At last, in the time of Henry, King of England, while Alexander, King of the Scots, was reigning in Scotia, God sent to the people David, brother german of the Scots King, to be their prince and leader, "to correct their shameless and wicked vices and curb their insolent pride." Towards this purpose David, by the aid of his nobles and clergy, chose as bishop, John, "a religious man who had educated him and had vowed not without effect that his life should be devoted to God." Unwilling to accept the charge, on account of the savage state of the unhappy people, John was consecrated by Pope Paschal against his will, but being accepted by the inhabitants and welcomed by the prince and nobles of the kingdom, he assumed the charge and succeeded in spreading abroad the Gospel throughout the Cumbrian diocese.

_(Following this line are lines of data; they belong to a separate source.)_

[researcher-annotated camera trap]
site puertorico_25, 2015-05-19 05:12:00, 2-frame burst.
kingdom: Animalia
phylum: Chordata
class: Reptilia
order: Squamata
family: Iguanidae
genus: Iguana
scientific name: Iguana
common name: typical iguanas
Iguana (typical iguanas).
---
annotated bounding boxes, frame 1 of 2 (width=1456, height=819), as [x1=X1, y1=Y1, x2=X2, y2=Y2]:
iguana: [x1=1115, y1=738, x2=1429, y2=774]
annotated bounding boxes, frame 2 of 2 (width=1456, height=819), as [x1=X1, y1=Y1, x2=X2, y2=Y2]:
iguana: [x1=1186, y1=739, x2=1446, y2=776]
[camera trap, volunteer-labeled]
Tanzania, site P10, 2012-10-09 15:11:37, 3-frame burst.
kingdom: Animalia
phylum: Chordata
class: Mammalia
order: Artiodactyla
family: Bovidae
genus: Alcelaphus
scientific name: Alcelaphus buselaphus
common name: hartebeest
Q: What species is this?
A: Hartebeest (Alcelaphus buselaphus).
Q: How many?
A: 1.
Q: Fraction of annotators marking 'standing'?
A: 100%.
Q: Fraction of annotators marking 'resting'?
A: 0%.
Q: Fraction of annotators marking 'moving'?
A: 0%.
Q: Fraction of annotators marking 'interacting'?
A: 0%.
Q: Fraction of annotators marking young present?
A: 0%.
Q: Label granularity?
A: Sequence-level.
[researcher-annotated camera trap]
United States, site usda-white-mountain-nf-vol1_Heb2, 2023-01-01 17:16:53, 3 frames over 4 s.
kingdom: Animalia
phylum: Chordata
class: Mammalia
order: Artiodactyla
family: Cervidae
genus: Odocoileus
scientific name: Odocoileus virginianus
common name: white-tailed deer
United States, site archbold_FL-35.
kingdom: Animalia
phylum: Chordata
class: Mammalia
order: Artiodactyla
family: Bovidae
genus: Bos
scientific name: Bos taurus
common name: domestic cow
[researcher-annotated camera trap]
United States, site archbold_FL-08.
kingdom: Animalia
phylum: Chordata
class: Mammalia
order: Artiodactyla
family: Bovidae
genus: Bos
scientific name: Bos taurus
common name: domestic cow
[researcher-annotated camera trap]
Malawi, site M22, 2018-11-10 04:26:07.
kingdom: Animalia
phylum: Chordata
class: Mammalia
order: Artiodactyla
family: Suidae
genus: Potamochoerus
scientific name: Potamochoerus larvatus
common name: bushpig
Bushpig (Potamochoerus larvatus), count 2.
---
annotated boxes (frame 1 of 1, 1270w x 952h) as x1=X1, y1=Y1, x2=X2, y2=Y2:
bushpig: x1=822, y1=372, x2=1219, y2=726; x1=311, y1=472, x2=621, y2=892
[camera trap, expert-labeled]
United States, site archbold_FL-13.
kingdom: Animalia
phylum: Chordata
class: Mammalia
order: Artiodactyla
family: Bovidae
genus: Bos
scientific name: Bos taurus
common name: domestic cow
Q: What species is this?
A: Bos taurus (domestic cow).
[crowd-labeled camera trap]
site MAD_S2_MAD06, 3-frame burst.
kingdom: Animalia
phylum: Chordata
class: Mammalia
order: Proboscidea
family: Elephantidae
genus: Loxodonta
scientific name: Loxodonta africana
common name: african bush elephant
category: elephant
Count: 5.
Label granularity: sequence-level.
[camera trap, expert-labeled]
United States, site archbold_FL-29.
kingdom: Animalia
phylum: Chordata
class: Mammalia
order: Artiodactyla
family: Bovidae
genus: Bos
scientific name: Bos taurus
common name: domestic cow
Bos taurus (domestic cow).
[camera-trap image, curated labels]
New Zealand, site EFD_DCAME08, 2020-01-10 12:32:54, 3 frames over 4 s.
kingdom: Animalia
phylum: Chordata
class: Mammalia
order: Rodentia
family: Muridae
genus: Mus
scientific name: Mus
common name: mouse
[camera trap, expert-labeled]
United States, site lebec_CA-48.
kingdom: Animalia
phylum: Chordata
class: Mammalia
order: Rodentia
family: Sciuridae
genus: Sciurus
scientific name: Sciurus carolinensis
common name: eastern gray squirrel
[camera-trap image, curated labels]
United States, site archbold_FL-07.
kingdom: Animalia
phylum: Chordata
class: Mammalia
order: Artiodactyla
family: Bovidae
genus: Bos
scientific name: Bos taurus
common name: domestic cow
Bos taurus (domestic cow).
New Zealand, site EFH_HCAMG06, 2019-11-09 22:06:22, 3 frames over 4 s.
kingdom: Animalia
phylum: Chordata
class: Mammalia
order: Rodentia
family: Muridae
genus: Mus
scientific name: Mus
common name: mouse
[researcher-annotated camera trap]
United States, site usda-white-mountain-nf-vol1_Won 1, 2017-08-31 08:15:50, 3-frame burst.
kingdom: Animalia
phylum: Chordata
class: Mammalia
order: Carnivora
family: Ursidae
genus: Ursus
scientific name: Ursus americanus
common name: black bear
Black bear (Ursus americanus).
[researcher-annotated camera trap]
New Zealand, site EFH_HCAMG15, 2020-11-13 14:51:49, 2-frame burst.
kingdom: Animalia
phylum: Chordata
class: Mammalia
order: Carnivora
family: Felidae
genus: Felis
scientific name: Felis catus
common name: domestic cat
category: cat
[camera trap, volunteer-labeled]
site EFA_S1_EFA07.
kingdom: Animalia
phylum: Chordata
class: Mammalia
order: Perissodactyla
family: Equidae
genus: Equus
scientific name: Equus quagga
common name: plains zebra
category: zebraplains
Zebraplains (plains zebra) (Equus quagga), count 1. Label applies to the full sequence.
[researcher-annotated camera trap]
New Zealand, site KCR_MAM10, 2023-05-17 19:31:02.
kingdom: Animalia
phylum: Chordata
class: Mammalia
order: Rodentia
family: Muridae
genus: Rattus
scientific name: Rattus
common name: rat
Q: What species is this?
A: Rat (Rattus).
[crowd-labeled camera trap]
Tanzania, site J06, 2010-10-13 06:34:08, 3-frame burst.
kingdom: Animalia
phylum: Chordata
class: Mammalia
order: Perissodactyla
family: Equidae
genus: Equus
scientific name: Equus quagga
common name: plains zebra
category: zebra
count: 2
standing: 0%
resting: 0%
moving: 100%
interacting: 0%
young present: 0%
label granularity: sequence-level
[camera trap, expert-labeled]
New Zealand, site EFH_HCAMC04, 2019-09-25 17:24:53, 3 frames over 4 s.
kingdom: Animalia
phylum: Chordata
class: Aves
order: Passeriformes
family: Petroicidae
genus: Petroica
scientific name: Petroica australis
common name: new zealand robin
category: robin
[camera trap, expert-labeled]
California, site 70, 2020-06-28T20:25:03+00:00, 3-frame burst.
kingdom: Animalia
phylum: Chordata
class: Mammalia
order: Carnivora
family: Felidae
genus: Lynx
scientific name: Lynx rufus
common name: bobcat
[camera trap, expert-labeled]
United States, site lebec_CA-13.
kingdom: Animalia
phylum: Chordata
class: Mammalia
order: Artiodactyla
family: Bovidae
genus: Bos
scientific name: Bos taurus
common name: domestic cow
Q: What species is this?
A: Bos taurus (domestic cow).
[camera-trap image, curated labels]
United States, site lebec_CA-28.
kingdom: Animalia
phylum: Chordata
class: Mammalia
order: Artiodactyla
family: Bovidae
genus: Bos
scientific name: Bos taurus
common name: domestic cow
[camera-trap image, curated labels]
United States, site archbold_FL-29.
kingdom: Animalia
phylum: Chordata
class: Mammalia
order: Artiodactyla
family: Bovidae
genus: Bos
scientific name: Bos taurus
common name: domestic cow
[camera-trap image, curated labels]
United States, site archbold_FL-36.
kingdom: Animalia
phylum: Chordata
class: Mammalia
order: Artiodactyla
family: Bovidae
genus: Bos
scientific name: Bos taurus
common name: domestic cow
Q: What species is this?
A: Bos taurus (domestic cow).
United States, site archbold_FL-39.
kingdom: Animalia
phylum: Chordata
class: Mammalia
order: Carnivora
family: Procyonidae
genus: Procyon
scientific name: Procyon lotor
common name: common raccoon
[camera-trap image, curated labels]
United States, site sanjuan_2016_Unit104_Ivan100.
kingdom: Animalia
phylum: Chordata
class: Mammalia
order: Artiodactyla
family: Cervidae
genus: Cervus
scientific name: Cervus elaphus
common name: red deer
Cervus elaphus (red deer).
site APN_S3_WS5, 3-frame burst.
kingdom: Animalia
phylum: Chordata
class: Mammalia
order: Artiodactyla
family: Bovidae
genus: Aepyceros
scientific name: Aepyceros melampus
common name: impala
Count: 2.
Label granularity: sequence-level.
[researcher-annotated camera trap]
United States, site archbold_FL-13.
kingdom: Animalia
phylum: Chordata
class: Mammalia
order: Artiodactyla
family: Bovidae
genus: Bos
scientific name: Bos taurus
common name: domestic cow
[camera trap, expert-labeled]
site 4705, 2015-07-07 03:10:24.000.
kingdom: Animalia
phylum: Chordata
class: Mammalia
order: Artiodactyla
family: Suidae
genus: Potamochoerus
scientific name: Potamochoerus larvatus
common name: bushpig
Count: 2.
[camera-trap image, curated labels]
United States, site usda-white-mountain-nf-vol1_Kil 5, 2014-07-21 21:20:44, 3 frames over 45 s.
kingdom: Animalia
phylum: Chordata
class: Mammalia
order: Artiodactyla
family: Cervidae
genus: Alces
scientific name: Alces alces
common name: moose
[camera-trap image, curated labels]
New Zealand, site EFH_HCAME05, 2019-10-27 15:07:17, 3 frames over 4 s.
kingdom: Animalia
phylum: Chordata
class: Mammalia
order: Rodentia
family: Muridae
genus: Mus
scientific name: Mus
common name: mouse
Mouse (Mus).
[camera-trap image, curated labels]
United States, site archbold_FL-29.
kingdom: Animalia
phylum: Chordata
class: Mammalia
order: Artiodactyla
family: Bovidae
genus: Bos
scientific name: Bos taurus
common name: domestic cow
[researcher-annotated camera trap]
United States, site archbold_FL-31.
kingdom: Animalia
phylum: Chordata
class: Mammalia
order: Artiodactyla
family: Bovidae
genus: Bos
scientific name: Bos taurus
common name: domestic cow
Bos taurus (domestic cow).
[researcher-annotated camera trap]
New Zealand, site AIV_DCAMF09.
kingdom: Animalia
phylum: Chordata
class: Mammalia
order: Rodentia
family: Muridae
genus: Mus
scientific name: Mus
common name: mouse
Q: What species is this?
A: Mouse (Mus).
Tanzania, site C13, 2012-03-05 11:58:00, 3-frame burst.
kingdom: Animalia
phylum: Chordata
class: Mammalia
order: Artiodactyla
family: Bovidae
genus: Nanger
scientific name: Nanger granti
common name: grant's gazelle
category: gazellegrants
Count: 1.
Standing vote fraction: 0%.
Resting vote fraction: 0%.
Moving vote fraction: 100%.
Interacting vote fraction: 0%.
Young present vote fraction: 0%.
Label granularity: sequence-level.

It is then related that David, chiefly from love to God, but partly through exhortation of the bishop, caused inquiry to be made concerning the lands pertaining to the church of Glasgow, in each of the provinces of Cumbria which were under his dominion and rule, "for he did not rule over the whole of Cumbria," [See preceding note.] so that there might be left to future generations a certification of those possessions which "of old" the church had held. Accordingly, by the help and counsel of the old and wise men of all Cumbria, and on the oath of four persons who are named, three of them being designated "judges in Cumbria," a list of the church's possessions, so far as these could be ascertained, was compiled. [Reg. Episc. No. i ; Inquisicio, with translation printed in Scots Lore, pp. 38-41.] Like many other church lands throughout the country at that time some of the lands contained in the list had probably passed into the hands of laymen, but if so they must to a large extent have been restored, as most of those specified can be identified among the possessions of the bishopric at a later date.

From the form of the document narrating the investigation and its result, it may be assumed that the first part of the procedure consisted in a supplication to Prince David, prepared by Bishop John, with the assistance of clerics associated with him in the reorganization of the restored see and well versed in such historical matter as was obtainable from the Annals and Chronicles then extant. On such an application a breve or order for inquiry and the gathering of evidence from the "old and wise men" throughout the several districts would naturally follow, and the scribe whose duty it was to record the verdict has summarized the statements contained in the writings placed before him as well as the result of the inquiry. It has been surmised that both the compiler of the original document and the transcriber who engrossed it in the register may have been imported clerics not familiar with the names of the churches and lands reported as belonging to the see, and that this may partly account for the difficulty now experienced in their complete identification, especially in the vicinity of Glasgow. Less difficulty is encountered in recognizing the recorded names of places in the shires of Dumfries, Selkirk, Roxburgh and Peebles, and in the landward parts of Lanarkshire, all of vital importance to the local historian.